There can be no doubt that Heydon J’s reference to “readers” being misled is directed towards Branson J’s complaint in Sydneywide Distributors Pty Ltd v Red Bull Australia Pty Ltd [2002] FCAFC 157 that Heydon J’s statement of the law in Makita was a “counsel of perfection”.  Heydon J’s rejection of that criticism was taken further in dealing with Branson J’s proposition that if “tenders depended on compliance with a proof of assumption rule, ‘the smooth running of trials involving expert evidence could be expected to be interrupted by the need to explore in detail, in the context of admissibility, matters more properly considered at the end of the trial in the context of the weight to be attributed to the evidence.’ "  In response, Heydon J said:

Those complaints overlook a key distinction. It is a distinction between the need for the party tendering an expert opinion to establish that the other evidence (tendered or yet to be tendered) taken at its highest is capable of supporting the expert’s factual assumptions, on the one hand, and, on the other hand, the need for the tendering party to persuade the trier of fact to accept that the evidence tendered to support the factual assumptions actually does support them. And it is necessary to set against any practical difficulties caused by the proof of assumption rule a competing consideration. That is whether the reception of evidence which turns out to be useless because the assumptions on which it rests are unproven does not create countervailing difficulties – costs burdens, unduly long trials, the risk of misleading the trier of fact, and unnecessary appeals.

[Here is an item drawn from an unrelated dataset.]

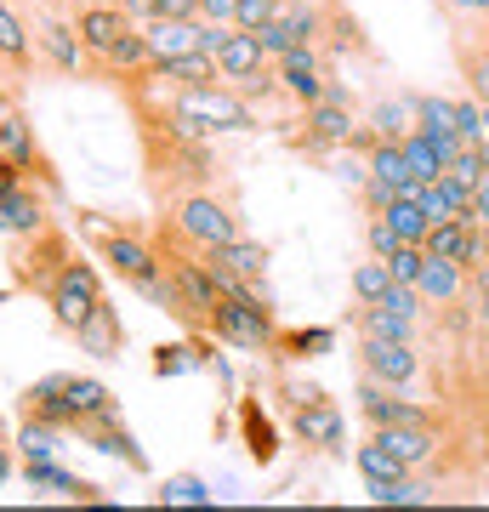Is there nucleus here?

Ultimately, Heydon J ruled Dr Basden’s evidence inadmissible on the same basis as the plurality, ie that Dr Basden had not demonstrated how his opinion was based upon his training, study or experience.

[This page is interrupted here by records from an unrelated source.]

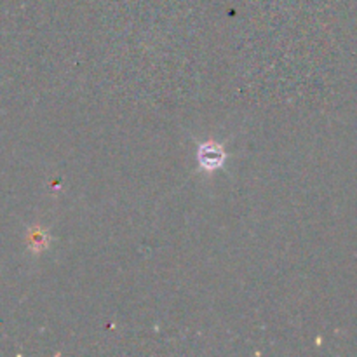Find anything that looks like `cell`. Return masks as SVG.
Instances as JSON below:
<instances>
[{
  "mask_svg": "<svg viewBox=\"0 0 357 357\" xmlns=\"http://www.w3.org/2000/svg\"><path fill=\"white\" fill-rule=\"evenodd\" d=\"M225 159H227L225 150H223L222 145H218V143L215 142L202 143L197 150L199 166H201L204 171L220 169V167L225 164Z\"/></svg>",
  "mask_w": 357,
  "mask_h": 357,
  "instance_id": "cell-1",
  "label": "cell"
}]
</instances>
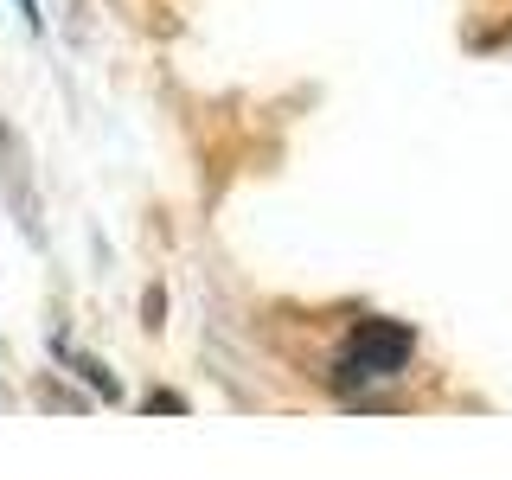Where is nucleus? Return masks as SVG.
<instances>
[{
	"mask_svg": "<svg viewBox=\"0 0 512 480\" xmlns=\"http://www.w3.org/2000/svg\"><path fill=\"white\" fill-rule=\"evenodd\" d=\"M71 365H77V378H90V384H96V391H103V397H109V404H116V397H122V384H116V378H109V372H103V365H96V359H90V352H71Z\"/></svg>",
	"mask_w": 512,
	"mask_h": 480,
	"instance_id": "2",
	"label": "nucleus"
},
{
	"mask_svg": "<svg viewBox=\"0 0 512 480\" xmlns=\"http://www.w3.org/2000/svg\"><path fill=\"white\" fill-rule=\"evenodd\" d=\"M416 359V327L410 320H391V314H372L340 340V359H333V391H372V384H391L404 378Z\"/></svg>",
	"mask_w": 512,
	"mask_h": 480,
	"instance_id": "1",
	"label": "nucleus"
},
{
	"mask_svg": "<svg viewBox=\"0 0 512 480\" xmlns=\"http://www.w3.org/2000/svg\"><path fill=\"white\" fill-rule=\"evenodd\" d=\"M13 7H20V20H26V26H39V0H13Z\"/></svg>",
	"mask_w": 512,
	"mask_h": 480,
	"instance_id": "3",
	"label": "nucleus"
}]
</instances>
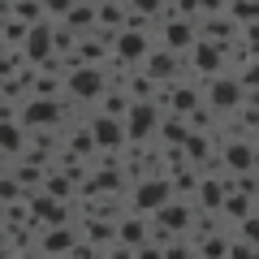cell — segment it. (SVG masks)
<instances>
[{
    "mask_svg": "<svg viewBox=\"0 0 259 259\" xmlns=\"http://www.w3.org/2000/svg\"><path fill=\"white\" fill-rule=\"evenodd\" d=\"M100 87V78H91V74H78L74 78V91H95Z\"/></svg>",
    "mask_w": 259,
    "mask_h": 259,
    "instance_id": "cell-1",
    "label": "cell"
}]
</instances>
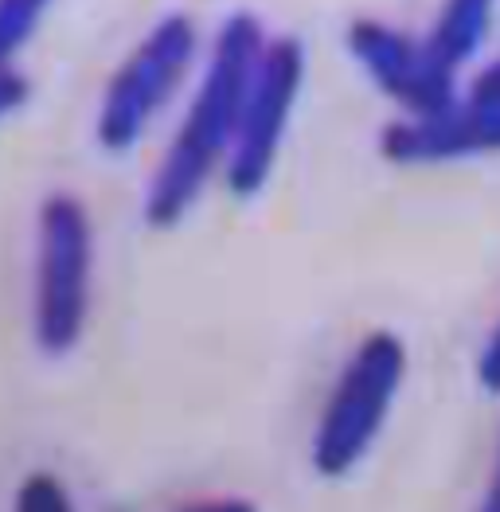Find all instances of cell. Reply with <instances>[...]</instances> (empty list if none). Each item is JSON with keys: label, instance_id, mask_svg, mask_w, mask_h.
<instances>
[{"label": "cell", "instance_id": "6da1fadb", "mask_svg": "<svg viewBox=\"0 0 500 512\" xmlns=\"http://www.w3.org/2000/svg\"><path fill=\"white\" fill-rule=\"evenodd\" d=\"M262 47L266 43H262V28L254 16L239 12L223 24L208 75L192 98V110L184 114V126L168 145L161 169L153 172V184L145 196V219L153 227H172L188 212L211 169L219 165L223 149L235 145Z\"/></svg>", "mask_w": 500, "mask_h": 512}, {"label": "cell", "instance_id": "7a4b0ae2", "mask_svg": "<svg viewBox=\"0 0 500 512\" xmlns=\"http://www.w3.org/2000/svg\"><path fill=\"white\" fill-rule=\"evenodd\" d=\"M94 286V227L75 192H51L36 219L32 337L43 356H67L83 341Z\"/></svg>", "mask_w": 500, "mask_h": 512}, {"label": "cell", "instance_id": "3957f363", "mask_svg": "<svg viewBox=\"0 0 500 512\" xmlns=\"http://www.w3.org/2000/svg\"><path fill=\"white\" fill-rule=\"evenodd\" d=\"M485 24V4H454L426 43H407L383 24H356L352 51L364 59V67L387 94L407 102L418 118H434L454 106V75L461 59L473 55V47L481 43Z\"/></svg>", "mask_w": 500, "mask_h": 512}, {"label": "cell", "instance_id": "277c9868", "mask_svg": "<svg viewBox=\"0 0 500 512\" xmlns=\"http://www.w3.org/2000/svg\"><path fill=\"white\" fill-rule=\"evenodd\" d=\"M403 372H407V352L395 333H372L360 341L356 356L340 372L313 434L317 473L344 477L368 454V446L391 411V399L403 384Z\"/></svg>", "mask_w": 500, "mask_h": 512}, {"label": "cell", "instance_id": "5b68a950", "mask_svg": "<svg viewBox=\"0 0 500 512\" xmlns=\"http://www.w3.org/2000/svg\"><path fill=\"white\" fill-rule=\"evenodd\" d=\"M192 51H196L192 20L172 12L125 55V63L114 71V79L102 94L98 122H94L98 145L106 153H125L141 141L153 114L165 106L168 94L184 79Z\"/></svg>", "mask_w": 500, "mask_h": 512}, {"label": "cell", "instance_id": "8992f818", "mask_svg": "<svg viewBox=\"0 0 500 512\" xmlns=\"http://www.w3.org/2000/svg\"><path fill=\"white\" fill-rule=\"evenodd\" d=\"M297 83H301V43H266L258 71H254V83H250L247 106H243V122H239L231 157H227V184L239 196L258 192L270 165H274L282 129L290 118L293 98H297Z\"/></svg>", "mask_w": 500, "mask_h": 512}, {"label": "cell", "instance_id": "52a82bcc", "mask_svg": "<svg viewBox=\"0 0 500 512\" xmlns=\"http://www.w3.org/2000/svg\"><path fill=\"white\" fill-rule=\"evenodd\" d=\"M500 145V102H469L465 110H446L434 118H418L411 126H395L383 137V149L395 161H426L450 153H477Z\"/></svg>", "mask_w": 500, "mask_h": 512}, {"label": "cell", "instance_id": "ba28073f", "mask_svg": "<svg viewBox=\"0 0 500 512\" xmlns=\"http://www.w3.org/2000/svg\"><path fill=\"white\" fill-rule=\"evenodd\" d=\"M43 16V0H0V71H12V59L36 36Z\"/></svg>", "mask_w": 500, "mask_h": 512}, {"label": "cell", "instance_id": "9c48e42d", "mask_svg": "<svg viewBox=\"0 0 500 512\" xmlns=\"http://www.w3.org/2000/svg\"><path fill=\"white\" fill-rule=\"evenodd\" d=\"M12 512H75L67 485L47 470L28 473L12 497Z\"/></svg>", "mask_w": 500, "mask_h": 512}, {"label": "cell", "instance_id": "30bf717a", "mask_svg": "<svg viewBox=\"0 0 500 512\" xmlns=\"http://www.w3.org/2000/svg\"><path fill=\"white\" fill-rule=\"evenodd\" d=\"M28 94H32L28 75H20L16 67H12V71H0V118L16 114V110L28 102Z\"/></svg>", "mask_w": 500, "mask_h": 512}, {"label": "cell", "instance_id": "8fae6325", "mask_svg": "<svg viewBox=\"0 0 500 512\" xmlns=\"http://www.w3.org/2000/svg\"><path fill=\"white\" fill-rule=\"evenodd\" d=\"M477 376L489 391H500V325L493 329V337H489L481 360H477Z\"/></svg>", "mask_w": 500, "mask_h": 512}, {"label": "cell", "instance_id": "7c38bea8", "mask_svg": "<svg viewBox=\"0 0 500 512\" xmlns=\"http://www.w3.org/2000/svg\"><path fill=\"white\" fill-rule=\"evenodd\" d=\"M469 102H500V63L489 67L477 83H473V98Z\"/></svg>", "mask_w": 500, "mask_h": 512}, {"label": "cell", "instance_id": "4fadbf2b", "mask_svg": "<svg viewBox=\"0 0 500 512\" xmlns=\"http://www.w3.org/2000/svg\"><path fill=\"white\" fill-rule=\"evenodd\" d=\"M184 512H258L250 501L243 497H223V501H200V505H192V509Z\"/></svg>", "mask_w": 500, "mask_h": 512}, {"label": "cell", "instance_id": "5bb4252c", "mask_svg": "<svg viewBox=\"0 0 500 512\" xmlns=\"http://www.w3.org/2000/svg\"><path fill=\"white\" fill-rule=\"evenodd\" d=\"M481 512H500V450H497V466H493V481H489V493H485Z\"/></svg>", "mask_w": 500, "mask_h": 512}]
</instances>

As a footnote, it should also be noted that the plurality overruled previous decisions of the NSW Court of Appeal that had held that the DDT was entitled, as a specialist tribunal, to take into account its experience in determining what caused Hawchar’s silicosis.

The plurality concluded, nonetheless, that despite the inadmissibility of Dr Basden’s quantitative opinion, and the trial judge’s incorrect use of his experience as a specialist tribunal, nonetheless the evidence was sufficient to uphold the finding of liability in Hawchar’s favour.

1 comment:

  1. I'm a forensic accounting student,that is, with no legal training or expertise. However, I found a clear explanation here about the issues steamed from this contention...Many thanks.